Between The Dark Ages

I am handicapped by still not having read "The Acolytes" or "The Green Thumb." Thus, of the works set between the Second and Third Dark Ages of Poul Anderson's Psychotechnic History, I am familiar with these six:

"Gypsy";
"Star Ship";
"Virgin Planet";
"Teucan";
"The Pirate";
The Peregrine.

"Virgin Planet" begins with quotations from:

the Argus 293 Region Pilot's Manual;
the General Encyclopedic Dictionary;
the Argus 293 Region Coordination Service Chief's Diary.

However, the central character, Davis Bertram, is a stellagraphic survey man, not, as I had thought, a Cordy. Thus, this is not really a Coordination Service story.
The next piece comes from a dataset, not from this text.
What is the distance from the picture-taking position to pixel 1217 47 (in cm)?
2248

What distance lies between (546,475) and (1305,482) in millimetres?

However, three of the six works do form a triad:

the Nomads begin in "Gypsy";
Trevelyan Micah is a Cordy in "The Pirate";
Micah joins the Nomads in The Peregrine.

Because of faster than light travel, all of these works are set outside the Solar System. Only the two Trevelyan Micah stories show their central character as on Earth before he embarks on an interstellar mission. After eight centuries, Earth is no longer the scene of ideological conflict and global chaos that it was immediately before the Second Dark Ages. In fact, it sounds like the quiet, studious Earth of Anderson's non-series novel, World Without Stars. Trevelyan appreciates Earth's "...quiet..." and "...intellectuality..." (Star Ship, New York, 1982, p. 212). Homes are scattered over the green landscape of western North America (The Peregrine, New York, 1978, pp. 23-24). There is an "Arctic Resort," as in some other Anderson works.

Comparing the stories, I find another connection. The Cordy Chief on Nerthus reflects that, if Davis finds either an intelligent species or a colonizable planet, then "...he will go down in history with Carsten." (Star Ship, p. 88) And a Service machine directs Trevelyan to "'The planet Carsten's Star III, otherwise called Nerthus...'" (The Peregrine, p. 23).

Anderson devised a consistent background, which readers may or may not notice, for each of his many series.